D’abord, une évidence : Cioran est un immense écrivain. Un maniaque du vide dont l’antisystème ferait passer les Stoïciens pour d’incorrigibles noceurs. Il est, surtout, un maître incomparable pour qui veut déconcerter l’illusion, foudroyer l’idéal ou dénuder les sentiments. Son coup de génie : apprendre à chacun que le pessimisme est la condition d’un certain bonheur et que l’optimisme est la voie royale des désastres. De ses obsessions majeures – le suicide, l’insomnie, les apocalypses qui se font attendre, les querelles théologiques, l’inanité de toute conviction… – il a tissé une sagesse drolatique et noire. L’action ? Les hauts faits ? Le destin ? Ces drogues l’ennuient, et il les abandonne volontiers aux âges dépourvus d’ironie. Fut-il généreux ? Absolument. Mélancolique ? “Par devoir.” Compatissant ? – À peine, puisque “nul ne peut assister au désespoir d’autrui pendant plus d’un quart d’heure”. Son seul vice : la musique. Bach comme unique réfutation de l’à-quoi-bon ? On lui pardonnera cette faiblesse. Aimer Cioran revient ainsi à s’acclimater au royaume du pire. Par chance, le sien était irrigué par la prose nerveuse de l’intelligence.

Venins du fanatisme

Pourtant, ce nihiliste n’a pas jailli de nulle part, et c’est à partir de là que le cas Cioran ressemble à celui d’un “M. Arkadin” des Carpates. Jeune intellectuel d’avant-guerre, sa première vie n’échappa guère aux tumultes de l’Histoire : il fut – on ne l’apprendra qu’après sa mort – proche de la Garde de fer de l’antisémite Codreanu (comme son ami Mircea Eliade) ; de plus, il milita pour l’avènement d’un “Conducator” fascisant et assista, sans émoi particulier, aux pogroms de 1941 à Bucarest. On le retrouvera même à Vichy comme représentant culturel de son gouvernement. Cinq ouvrages écrits entre 1934 et 1940 – dont la regrettable Transfiguration de la Roumanie – naîtront de ces saisons douteuses à propos desquelles Cioran observa un silence farouche – et bien vain depuis que la chute de Ceausescu a permis d’accéder à des archives accablantes. Ces faits sont connus et établis.

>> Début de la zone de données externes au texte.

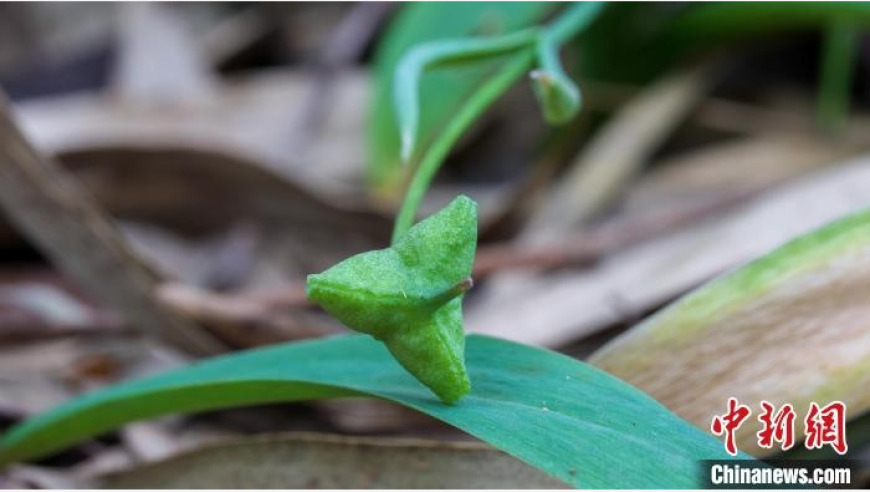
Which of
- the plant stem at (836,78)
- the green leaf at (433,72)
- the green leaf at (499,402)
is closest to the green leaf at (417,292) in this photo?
the green leaf at (499,402)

Pourtant, l’élégant préfacier de ces “OEuvres” – bien que peu avare de circonvolutions “littéraires” – n’y fait que de pudiques allusions. Ce manquement à la vérité, fût-elle désagréable, est non seulement malhonnête mais absurde dans la mesure où c’est, précisément, parce qu’il fut coupable en roumain que Cioran, traduisant Mallarmé, décida d’être innocent en français. Il avait expérimenté in vivo, et dans son esprit, les venins du fanatisme, du désir d’absolu, et il changea de langue comme on se vaccine. Partant, son oeuvre à partir de 1949 (date de publication du Précis…) doit se lire comme une volonté de rédemption. Rares, très rares, sont les écrivains qui, dans une même existence, parviennent à devenir le contraire de ce qu’ils ont été. Et qui ont le génie de transfigurer leurs délires d’autrefois pour bâtir, pierre à pierre, un bréviaire d’incroyance. Fils de pope, Cioran s’est beaucoup repenti à sa façon – sans le dire. Ce fut sa noblesse et son drame secret. Il est dommage que des zélateurs trop pieux l’en privent au moment même où ils prétendent l’honorer.